Police charged him with on disorderly conduct and interfering. An AMR crew arrived and took King to the Yale-New Haven St. Raphael campus for medical attention.
What The Officers Wrote
Officer Nesto gave the official version of the case in a written incident report obtained by the Independent. Here’s her account:
She and fellow Officers Reynolds and Taylor responded to a call of “an emotionally disturbed person running up and down the street” and “appear[ing] to be under the influence of something” on Whalley. She arrived to find the suspect walking into the Whalley Food Market. She recognized the man from an encounter an hour and a half earlier, when she and Officer Kenroy Taylor had seen him pacing Ellsworth Avenue “erratically, yelling ‘Call the police!’” scaring a woman on the street, blocking traffic and almost getting run over. He escaped from them at that point.
Now the officers followed the man into the food market. He told Nesto he “was trying to buy a lottery ticket for someone.” The officers repeatedly asked him for identification. He “took out his wallet,” but rather than showing ID, he spoke “erratically” and nonsensically, at times repeating, “Call the cops.”
The man “appeared to be under the influence of an unknown substance. [His] eyes were glassy, his speech was slurred and he was sweating profusely. Through my training and experience, he was showing symptoms of someone who has recently used PCP,” Nesto wrote.

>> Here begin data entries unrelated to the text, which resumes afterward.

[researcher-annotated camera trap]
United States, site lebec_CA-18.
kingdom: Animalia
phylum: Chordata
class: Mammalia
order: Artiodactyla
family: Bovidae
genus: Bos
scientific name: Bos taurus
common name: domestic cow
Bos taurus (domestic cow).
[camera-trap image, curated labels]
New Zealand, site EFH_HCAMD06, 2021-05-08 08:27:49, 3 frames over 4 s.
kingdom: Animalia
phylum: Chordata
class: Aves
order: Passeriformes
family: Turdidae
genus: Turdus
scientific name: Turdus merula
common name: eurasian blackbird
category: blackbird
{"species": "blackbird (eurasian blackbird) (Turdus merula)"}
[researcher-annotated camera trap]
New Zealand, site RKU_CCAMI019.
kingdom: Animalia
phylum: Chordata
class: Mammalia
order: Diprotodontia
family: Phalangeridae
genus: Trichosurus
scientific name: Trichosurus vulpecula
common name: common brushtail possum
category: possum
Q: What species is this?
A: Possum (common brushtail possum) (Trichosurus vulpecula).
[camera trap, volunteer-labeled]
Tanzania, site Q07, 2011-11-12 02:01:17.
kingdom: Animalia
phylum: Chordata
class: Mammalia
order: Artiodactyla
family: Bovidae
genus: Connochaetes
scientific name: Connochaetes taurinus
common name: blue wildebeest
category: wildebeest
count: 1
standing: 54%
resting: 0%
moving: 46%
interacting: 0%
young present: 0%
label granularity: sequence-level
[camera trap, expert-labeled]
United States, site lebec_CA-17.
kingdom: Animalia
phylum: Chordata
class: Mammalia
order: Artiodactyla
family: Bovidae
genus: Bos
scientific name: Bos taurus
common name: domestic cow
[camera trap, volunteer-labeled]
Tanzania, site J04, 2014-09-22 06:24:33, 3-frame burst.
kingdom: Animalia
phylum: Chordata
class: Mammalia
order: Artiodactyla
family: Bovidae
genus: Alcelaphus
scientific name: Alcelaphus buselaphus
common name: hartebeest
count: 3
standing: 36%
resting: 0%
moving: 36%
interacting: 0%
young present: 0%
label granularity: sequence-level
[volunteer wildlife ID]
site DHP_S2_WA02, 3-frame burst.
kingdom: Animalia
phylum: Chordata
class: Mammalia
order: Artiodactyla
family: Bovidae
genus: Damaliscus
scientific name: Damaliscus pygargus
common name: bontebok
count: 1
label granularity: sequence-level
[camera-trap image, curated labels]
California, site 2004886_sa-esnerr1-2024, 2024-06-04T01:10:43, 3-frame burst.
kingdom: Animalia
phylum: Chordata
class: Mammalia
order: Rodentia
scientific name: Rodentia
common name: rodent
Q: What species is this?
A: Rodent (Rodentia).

The man refused an order to put his hands behind his back, instead, he raised them, kneeled, then headed for the exit. The officers blocked him; he “became physically aggressive.”
Officer Taylor allegedly warned him several times he’d be tased if he didn’t stop. He “would not comply,” so Taylor shot him with the taser. The tasing “was unsuccessful due to [the target] having a hooded sweatshirt and a thick jacket.” The man “took off his jacket and got into a fighting stance.” The officers warned the man again. Officer Taylor executed two more “unsuccessful” tasings and then one by Nesto.
Next Taylor hit the man with OC spray. The target “was not affected and still disregarded… commands.”
Instead, he “jumped over the counter.” Reynolds “tried to grab” him, but instead “went over the counter” with him. From behind the counter, the man sought to flee; Nesto blocked him. Then she and her two fellow officers took him to the ground “in an attempt to handcuff him.” The man allegedly fought back and “tried to tuck his hands under his chest in an attempt to not be handcuffed.”
Nesto radioed for backup officers, who arrived and helped restrain the man and handcuff him.
After he went to the hospital, all three officers filed reports. Reynolds’ and Taylor’s reports echoed Nesto’s.
The cashier who witnessed the events, Elmarzouk, echoed the officers’ version, in an interview with the Independent.
“This was the craziest thing I’ve seen” in 11 years working behind the counter at Whalley Market, Elmarzouk, a native of Morocco, said one subsequent evening in between selling lottery tickets, candy, and tobacco products to a steady stream of customers. The arrestee, he said, “was out of control.”
Note: We decided to publish the name of the arrestee here because the story centers on how police dealt with him — and because his actions were clearly shown on the video — meaning there is independent evidence to support or not support what police say happened. Our policy, in general, is not to publish the names of arrestees based solely on police accounts of alleged crimes unless we have their side, they have entered a plea, the case has been adjudicated, or there is an overriding public-interest reason for doing so. We also did try to contact the arrestee, with no success.